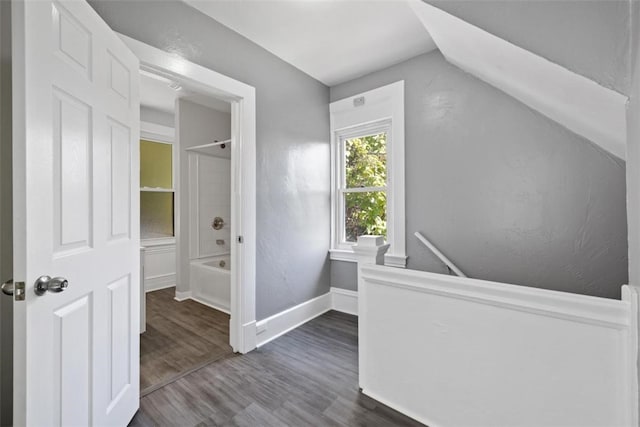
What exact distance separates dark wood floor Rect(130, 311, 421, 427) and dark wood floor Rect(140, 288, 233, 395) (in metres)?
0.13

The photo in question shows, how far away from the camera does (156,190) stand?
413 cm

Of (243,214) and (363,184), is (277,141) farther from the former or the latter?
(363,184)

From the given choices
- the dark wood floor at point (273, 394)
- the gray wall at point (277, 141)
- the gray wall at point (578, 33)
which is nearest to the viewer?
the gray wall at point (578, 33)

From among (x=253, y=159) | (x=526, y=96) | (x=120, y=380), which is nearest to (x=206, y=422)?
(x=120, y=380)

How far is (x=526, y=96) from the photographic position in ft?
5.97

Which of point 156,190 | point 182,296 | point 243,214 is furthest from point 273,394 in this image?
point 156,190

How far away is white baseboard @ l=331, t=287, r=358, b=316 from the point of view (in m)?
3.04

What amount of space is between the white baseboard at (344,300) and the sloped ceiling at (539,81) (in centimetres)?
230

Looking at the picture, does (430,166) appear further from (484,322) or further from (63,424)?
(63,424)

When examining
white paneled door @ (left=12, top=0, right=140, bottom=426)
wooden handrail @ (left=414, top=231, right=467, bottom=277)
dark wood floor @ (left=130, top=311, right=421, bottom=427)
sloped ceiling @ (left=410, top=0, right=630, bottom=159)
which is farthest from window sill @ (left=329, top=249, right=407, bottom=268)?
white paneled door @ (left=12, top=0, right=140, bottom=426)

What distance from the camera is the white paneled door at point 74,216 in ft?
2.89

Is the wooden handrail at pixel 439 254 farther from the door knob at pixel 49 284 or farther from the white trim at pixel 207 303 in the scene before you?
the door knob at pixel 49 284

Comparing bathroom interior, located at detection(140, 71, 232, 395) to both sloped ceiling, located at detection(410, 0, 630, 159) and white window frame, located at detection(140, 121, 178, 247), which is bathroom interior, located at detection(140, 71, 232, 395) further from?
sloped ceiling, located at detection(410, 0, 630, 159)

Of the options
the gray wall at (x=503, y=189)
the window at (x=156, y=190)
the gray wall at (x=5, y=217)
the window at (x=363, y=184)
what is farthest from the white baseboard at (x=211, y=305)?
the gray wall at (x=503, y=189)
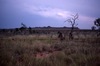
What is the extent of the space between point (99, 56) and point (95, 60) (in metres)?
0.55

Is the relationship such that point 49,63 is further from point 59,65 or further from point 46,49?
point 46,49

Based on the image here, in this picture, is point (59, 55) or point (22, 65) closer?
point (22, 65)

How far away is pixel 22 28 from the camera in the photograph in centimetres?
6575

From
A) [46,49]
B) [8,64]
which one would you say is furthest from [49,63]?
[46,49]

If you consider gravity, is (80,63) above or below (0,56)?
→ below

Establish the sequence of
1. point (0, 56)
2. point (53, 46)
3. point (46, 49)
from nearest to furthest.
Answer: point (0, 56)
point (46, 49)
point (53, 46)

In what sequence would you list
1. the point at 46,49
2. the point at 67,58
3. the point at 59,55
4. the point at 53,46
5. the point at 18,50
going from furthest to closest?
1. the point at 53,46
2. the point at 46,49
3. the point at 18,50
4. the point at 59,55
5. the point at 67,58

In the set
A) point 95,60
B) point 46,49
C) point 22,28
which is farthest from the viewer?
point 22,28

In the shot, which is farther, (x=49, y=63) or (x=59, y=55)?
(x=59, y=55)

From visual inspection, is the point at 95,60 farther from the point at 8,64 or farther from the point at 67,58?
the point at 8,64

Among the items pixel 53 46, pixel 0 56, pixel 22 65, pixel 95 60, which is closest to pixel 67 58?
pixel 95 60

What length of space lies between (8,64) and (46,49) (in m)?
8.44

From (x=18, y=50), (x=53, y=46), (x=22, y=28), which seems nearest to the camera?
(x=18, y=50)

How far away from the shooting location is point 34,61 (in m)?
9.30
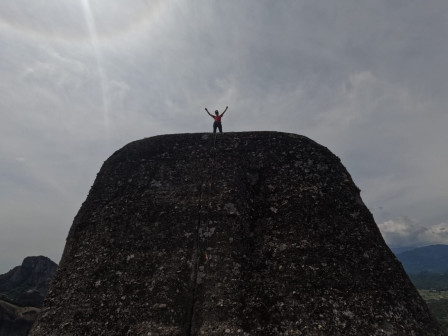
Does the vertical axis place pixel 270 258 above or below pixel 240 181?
▬▬▬
→ **Given instruction**:
Give an exact copy of the material, leaving out every picture.

→ **Complete response**:
What exact distance separates dark wood floor Rect(130, 311, 421, 427) and dark wood floor Rect(140, 288, 233, 395) (in metres)?
0.13

The photo in question shows, how far away from the camera does (156,190) stand?
413 cm

Of (243,214) and (363,184), is (277,141) farther from the former or the latter?
(363,184)

From the given choices
- the dark wood floor at point (273, 394)
- the gray wall at point (277, 141)
- the gray wall at point (578, 33)
which is nearest to the viewer?
the gray wall at point (578, 33)

From among (x=253, y=159) | (x=526, y=96) | (x=120, y=380), which is nearest to (x=206, y=422)?
(x=120, y=380)

How far is (x=526, y=96) from the photographic position in ft?
5.97

Which of point 156,190 | point 182,296 | point 243,214 is furthest from point 273,394 in this image?
point 156,190

How far away is white baseboard @ l=331, t=287, r=358, b=316 from the point of view (in m)?
3.04

What amount of space is between the white baseboard at (344,300) and the sloped ceiling at (539,81) (in centimetres)?
230

Looking at the picture, does (430,166) appear further from (484,322) or further from (63,424)?
(63,424)

When examining
white paneled door @ (left=12, top=0, right=140, bottom=426)
wooden handrail @ (left=414, top=231, right=467, bottom=277)
dark wood floor @ (left=130, top=311, right=421, bottom=427)
sloped ceiling @ (left=410, top=0, right=630, bottom=159)
which is farthest from window sill @ (left=329, top=249, right=407, bottom=268)?
white paneled door @ (left=12, top=0, right=140, bottom=426)

What distance from the camera is the white paneled door at point 74,216 in ft?
2.89

Is the wooden handrail at pixel 439 254 farther from the door knob at pixel 49 284 or farther from the white trim at pixel 207 303 in the scene before you?
the door knob at pixel 49 284

Comparing bathroom interior, located at detection(140, 71, 232, 395) to both sloped ceiling, located at detection(410, 0, 630, 159) and white window frame, located at detection(140, 121, 178, 247), which is bathroom interior, located at detection(140, 71, 232, 395) further from?
sloped ceiling, located at detection(410, 0, 630, 159)

Of the options
the gray wall at (x=503, y=189)
the window at (x=156, y=190)
the gray wall at (x=5, y=217)
the window at (x=363, y=184)
what is farthest from the white baseboard at (x=211, y=305)?
the gray wall at (x=503, y=189)
What is the extent of the space between point (99, 56) and point (95, 60) (in metres)?
0.55

Is the relationship such that point 49,63 is further from point 59,65 or further from point 46,49?
point 46,49

Based on the image here, in this picture, is point (59, 55) or point (22, 65) closer?
point (22, 65)

How far away is pixel 22 28 from the camera in the photograph in centimetres?
6575

From
A) [46,49]
B) [8,64]
which one would you say is furthest from [49,63]?
[46,49]

If you consider gravity, is (80,63) above or below (0,56)?
→ below

Establish the sequence of
1. point (0, 56)
2. point (53, 46)
3. point (46, 49)
from nearest to furthest.
Answer: point (0, 56)
point (46, 49)
point (53, 46)

In what sequence would you list
1. the point at 46,49
2. the point at 67,58
3. the point at 59,55
4. the point at 53,46
5. the point at 18,50
going from furthest to closest?
1. the point at 53,46
2. the point at 46,49
3. the point at 18,50
4. the point at 59,55
5. the point at 67,58

In the set
A) point 95,60
B) point 46,49
C) point 22,28
which is farthest from the viewer?
point 22,28

In the shot, which is farther, (x=49, y=63) or (x=59, y=55)?
(x=59, y=55)

From visual inspection, is the point at 95,60 farther from the point at 8,64 or farther from the point at 67,58?
the point at 8,64

Among the items pixel 53 46, pixel 0 56, pixel 22 65, pixel 95 60, which is closest to pixel 67 58?
pixel 95 60

What length of space lies between (8,64) and (46,49) (in m)?
8.44

From (x=18, y=50), (x=53, y=46), (x=22, y=28), which seems nearest to the camera?
(x=18, y=50)

How far away from the shooting location is point 34,61 (in m)?
9.30
Does the vertical axis place pixel 270 258 above or below pixel 240 181?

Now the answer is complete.